Luthier à Estaires dans le Nord de la France, Richard Baudry mêle savamment le "savoir-faire" et le "faire-savoir" depuis maintenant plus de 20 ans. Si vous fréquentez un peu les salons de guitare tels Issoudun ou les guitares au Beffroi de Montrouge (il sera d'ailleurs exposant à la prochaine édition fin mars 2019), nul doute que vous avez admiré un jour les fabrications de Richard, qu'elles soient acoustiques, électriques ou qu'il s'agisse de basses. Sa passion, il la transmet également à travers les solides formations qu'il dispense, en immersion totale dans son atelier pendant plusieurs mois, et qui ont fait "naître" au fil des années des luthiers aujourd'hui installés et reconnus.

Salut Richard, peux-tu te présenter et nous expliquer comment est née Baudry Guitares ?
J'ai 43 ans, je suis installé à Estaires dans les Flandres françaises.
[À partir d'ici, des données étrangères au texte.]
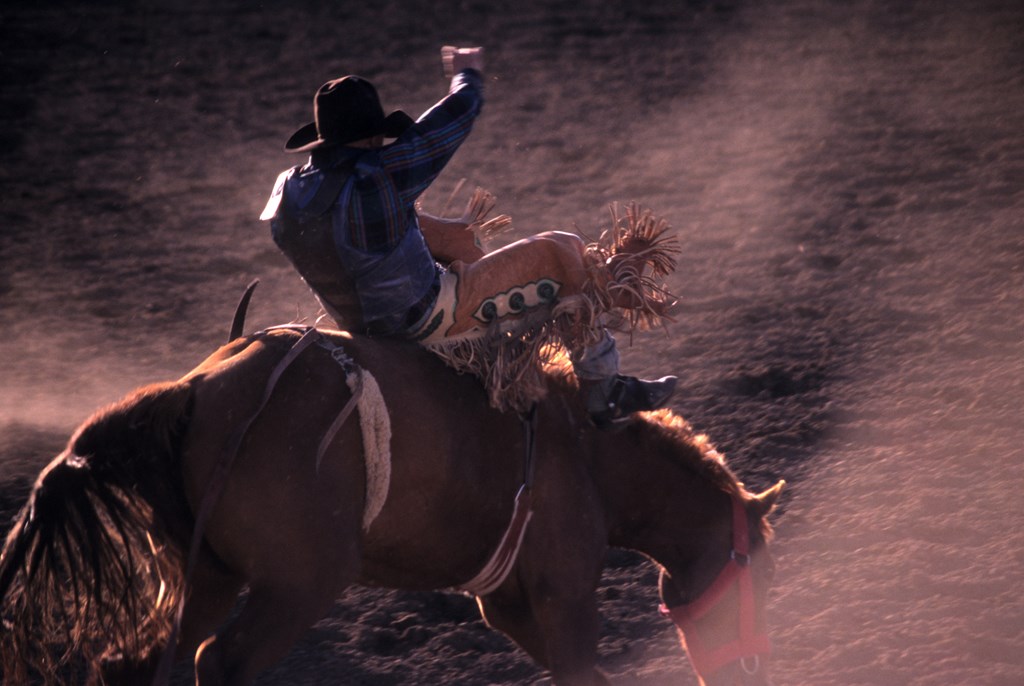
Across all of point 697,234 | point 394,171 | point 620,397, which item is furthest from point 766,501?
point 697,234

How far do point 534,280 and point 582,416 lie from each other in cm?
46

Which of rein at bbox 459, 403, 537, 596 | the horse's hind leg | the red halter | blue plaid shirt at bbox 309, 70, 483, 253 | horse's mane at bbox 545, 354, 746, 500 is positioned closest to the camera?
the horse's hind leg

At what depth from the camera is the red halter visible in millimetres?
3992

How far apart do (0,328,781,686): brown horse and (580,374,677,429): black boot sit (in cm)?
9

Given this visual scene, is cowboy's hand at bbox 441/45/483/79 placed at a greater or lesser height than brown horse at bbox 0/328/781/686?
greater

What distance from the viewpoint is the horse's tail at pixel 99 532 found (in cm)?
322

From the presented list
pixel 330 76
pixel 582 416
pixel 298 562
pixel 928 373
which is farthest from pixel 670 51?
pixel 298 562

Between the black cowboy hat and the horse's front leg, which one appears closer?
the black cowboy hat

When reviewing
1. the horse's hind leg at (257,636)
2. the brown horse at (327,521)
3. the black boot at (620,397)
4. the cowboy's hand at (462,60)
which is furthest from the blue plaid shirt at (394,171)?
the horse's hind leg at (257,636)

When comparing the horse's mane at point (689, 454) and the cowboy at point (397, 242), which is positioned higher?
the cowboy at point (397, 242)

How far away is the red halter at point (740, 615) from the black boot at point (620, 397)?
1.71 feet

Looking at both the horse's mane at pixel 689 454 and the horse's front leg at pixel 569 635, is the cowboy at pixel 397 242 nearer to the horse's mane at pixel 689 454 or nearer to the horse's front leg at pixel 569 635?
the horse's mane at pixel 689 454

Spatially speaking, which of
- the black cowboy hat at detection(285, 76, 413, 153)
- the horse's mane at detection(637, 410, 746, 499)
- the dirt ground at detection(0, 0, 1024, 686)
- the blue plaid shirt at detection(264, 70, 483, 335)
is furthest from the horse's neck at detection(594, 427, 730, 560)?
the black cowboy hat at detection(285, 76, 413, 153)

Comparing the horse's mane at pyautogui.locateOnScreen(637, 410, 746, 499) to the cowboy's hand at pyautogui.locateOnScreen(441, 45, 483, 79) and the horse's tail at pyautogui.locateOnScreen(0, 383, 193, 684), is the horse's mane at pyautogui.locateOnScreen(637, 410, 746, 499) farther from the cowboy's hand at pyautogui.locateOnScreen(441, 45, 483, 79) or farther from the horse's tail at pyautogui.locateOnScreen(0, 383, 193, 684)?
the horse's tail at pyautogui.locateOnScreen(0, 383, 193, 684)
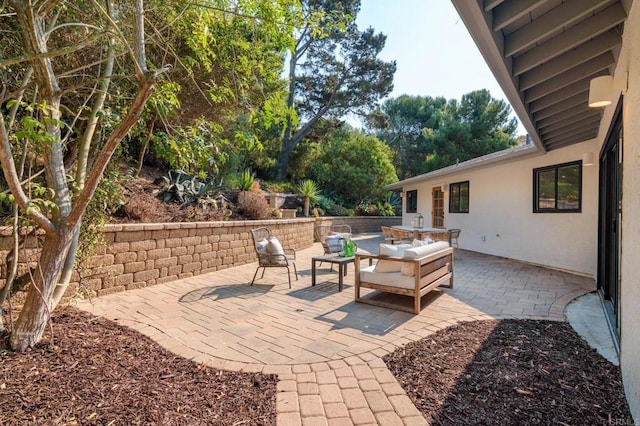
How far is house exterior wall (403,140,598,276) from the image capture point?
20.0 feet

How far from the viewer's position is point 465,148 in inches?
810

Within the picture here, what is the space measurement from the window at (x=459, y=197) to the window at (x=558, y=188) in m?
2.98

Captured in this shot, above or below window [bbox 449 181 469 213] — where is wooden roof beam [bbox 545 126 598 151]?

L'entreprise est née en 2001. Je fabrique des guitares acoustiques, électriques, des basses et d'autres instruments à cordes pincées (ukulélés, mandolines...) sur commande. La 130ème guitare est sortie de l'atelier en janvier. Voilà maintenant presque 30 ans que je suis dans le métier. Le temps passe...

Quel est ton parcours professionnel / technique et ce qui t'a amené à cette activité ?
Passionné de modélisme, je fabriquais à 12 ans des avions en balsa que je faisais voler et parallèlement je jouais de la guitare. L'idée de combiner mes deux loisirs est venue à l'âge de 16 ans et je suis parti en 1991 en apprentissage chez Christophe Leduc en passant parallèlement un CAP d'ébénisterie. J'ai ensuite effectué une sorte de "tour de France" des luthiers pendant quelques années, m'amenant entre autres chez Claude Fouquet et Franck Cheval et en 2001, après avoir travaillé un an dans un magasin de musique, je me suis installé dans mon Nord natal.

Quelles sont tes influences musicales ?
Je pense avoir été influencé un peu par les Beatles ou quelques folk singers que j'écoutais adolescent. Mais dans l'ensemble, j'écoute pas mal de trucs. Les rencontres avec les clients, musiciens pro ou non m'amènent à découvrir régulièrement de nouveaux courants musicaux. J'ai été pas mal marqué par Marcel Dadi aussi. Dans l'ensemble je suis assez ouvert à tout.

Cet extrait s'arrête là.